We’re summarizing this 2020 trend analysis because, like McKinsey and others, we believe that a focus on “technology-enabled consumerism” will be essential for health systems and hospitals to remain competitive. Our own experiences have confirmed it in one of healthcare’s most chronically underperforming functions - patient financial management. Working with industry innovators like Parallon and HCA Healthcare, we’re improving patient experiences and operating performance with scalable technology to ensure better patient experiences in every setting on every occasion.
Finding the Proof in the Pudding
Since this trend analysis was published, Oakland, CA - based Kaiser Permanente reported 2019 financial results and Boston area Partners Healthcare (soon to be Mass General Brigham) released its 1st quarter 2020 operating results. Each of these large health systems offers some telling insights into the trends identified above.

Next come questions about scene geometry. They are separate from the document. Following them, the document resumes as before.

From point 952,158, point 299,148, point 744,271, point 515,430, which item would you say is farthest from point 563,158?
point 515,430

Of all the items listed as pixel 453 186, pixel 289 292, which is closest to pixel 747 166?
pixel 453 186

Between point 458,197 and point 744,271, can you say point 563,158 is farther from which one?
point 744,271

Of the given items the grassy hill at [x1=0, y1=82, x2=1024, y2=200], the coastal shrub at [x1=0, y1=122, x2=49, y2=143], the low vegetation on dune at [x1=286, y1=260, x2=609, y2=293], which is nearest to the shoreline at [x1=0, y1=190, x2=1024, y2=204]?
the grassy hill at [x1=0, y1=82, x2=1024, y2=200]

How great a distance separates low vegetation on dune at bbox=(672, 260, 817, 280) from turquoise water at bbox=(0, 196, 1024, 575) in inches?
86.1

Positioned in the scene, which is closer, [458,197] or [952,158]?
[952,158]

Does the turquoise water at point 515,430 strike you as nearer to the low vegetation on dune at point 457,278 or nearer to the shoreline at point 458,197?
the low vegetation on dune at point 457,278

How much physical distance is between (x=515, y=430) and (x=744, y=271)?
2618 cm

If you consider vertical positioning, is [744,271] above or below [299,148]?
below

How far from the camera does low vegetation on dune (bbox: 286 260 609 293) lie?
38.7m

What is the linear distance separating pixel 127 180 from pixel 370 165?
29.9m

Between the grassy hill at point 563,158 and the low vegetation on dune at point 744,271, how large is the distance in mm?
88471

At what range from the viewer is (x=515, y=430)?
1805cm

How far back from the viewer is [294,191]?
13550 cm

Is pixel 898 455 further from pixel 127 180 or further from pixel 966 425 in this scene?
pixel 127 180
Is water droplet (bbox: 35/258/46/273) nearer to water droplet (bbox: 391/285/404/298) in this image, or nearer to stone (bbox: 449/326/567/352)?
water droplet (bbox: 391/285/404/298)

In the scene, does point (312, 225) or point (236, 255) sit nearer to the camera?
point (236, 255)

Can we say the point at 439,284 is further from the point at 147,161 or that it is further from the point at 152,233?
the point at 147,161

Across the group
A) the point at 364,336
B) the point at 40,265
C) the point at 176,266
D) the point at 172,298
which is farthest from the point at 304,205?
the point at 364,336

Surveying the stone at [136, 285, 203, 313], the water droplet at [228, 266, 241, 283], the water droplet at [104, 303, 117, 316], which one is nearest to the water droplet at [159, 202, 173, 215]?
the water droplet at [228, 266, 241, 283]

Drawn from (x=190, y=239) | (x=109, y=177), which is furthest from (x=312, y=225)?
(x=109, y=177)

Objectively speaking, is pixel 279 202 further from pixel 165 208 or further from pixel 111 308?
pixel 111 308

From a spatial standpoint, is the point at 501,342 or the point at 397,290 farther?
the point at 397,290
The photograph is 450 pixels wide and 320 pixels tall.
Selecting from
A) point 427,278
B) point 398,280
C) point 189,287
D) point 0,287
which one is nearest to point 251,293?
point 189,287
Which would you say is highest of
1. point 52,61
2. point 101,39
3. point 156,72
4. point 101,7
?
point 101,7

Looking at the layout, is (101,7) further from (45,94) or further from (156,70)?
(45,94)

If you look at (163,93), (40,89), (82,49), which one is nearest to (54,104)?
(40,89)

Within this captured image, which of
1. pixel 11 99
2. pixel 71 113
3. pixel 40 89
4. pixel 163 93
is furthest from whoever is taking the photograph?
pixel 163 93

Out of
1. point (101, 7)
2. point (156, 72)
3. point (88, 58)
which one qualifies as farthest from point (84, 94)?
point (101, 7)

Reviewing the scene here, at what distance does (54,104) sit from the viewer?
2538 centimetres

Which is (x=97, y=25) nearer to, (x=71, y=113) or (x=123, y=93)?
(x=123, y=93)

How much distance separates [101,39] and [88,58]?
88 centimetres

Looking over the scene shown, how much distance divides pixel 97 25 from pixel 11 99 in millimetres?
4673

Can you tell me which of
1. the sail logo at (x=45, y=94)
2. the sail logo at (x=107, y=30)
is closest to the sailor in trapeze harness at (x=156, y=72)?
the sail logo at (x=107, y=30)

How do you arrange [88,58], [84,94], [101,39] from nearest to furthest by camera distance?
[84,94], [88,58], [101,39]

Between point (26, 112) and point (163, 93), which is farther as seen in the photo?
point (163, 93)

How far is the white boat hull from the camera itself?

Kaiser’s 2019 Annual Results were strong, reflecting what Kaiser CEO and chairman Greg Adams described as “solid operating performance and strong investment returns”. With respect to operating performance, Kaiser’s executive VP and CFO Kathy Lancaster is noted saying, “Our financial results allow us to make capital investments, deploy new technologies and drive affordability for our members.” The Kaiser report comments specifically on topics such as “improving community health” and “consumer-focused digital” and the company’s aggressive expansion strategy.
Moving into 2020, Partners Healthcare recently released its First Quarter 2020 Financial Results. In the report’s C-Suite Perspective, Partners’ CFO Peter K. Markell is quoted stating, “We continue to execute well on resource management and revenue optimization efforts while making investments in new digital health tools and more convenient outpatient locations in order to improve the patient experience.” Partners’ new system-wide strategy (included in the financial report) focuses on 5 strategic themes that focus on patients, communities, value and technological innovation.
Based on their recent performance, both Kaiser Permanente and Partners Healthcare are demonstrating in real time how appropriate and important the trends outlined in the McKinsey analysis suggests. Facing stiff headwinds like higher costs for everything from equipment to labor, reduced compensation and more, these systems are making smart investments to improve access and uncover efficiencies. Both have included innovation as a core operating principle.
Admittedly, it’s very early in the new decade but so far it seems the proof of these trends is in the pudding.